start EXERCISE MATERIALS

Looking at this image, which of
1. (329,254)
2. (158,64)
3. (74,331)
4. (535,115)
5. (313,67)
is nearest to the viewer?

end EXERCISE MATERIALS

▶ WHAT IS ASKED: Could you convert the rows above into a JSON list of strings, with one string per line and any blank lines left out?

▶ RESPONSE:
[
  "Looking at this image, which of",
  "1. (329,254)",
  "2. (158,64)",
  "3. (74,331)",
  "4. (535,115)",
  "5. (313,67)",
  "is nearest to the viewer?"
]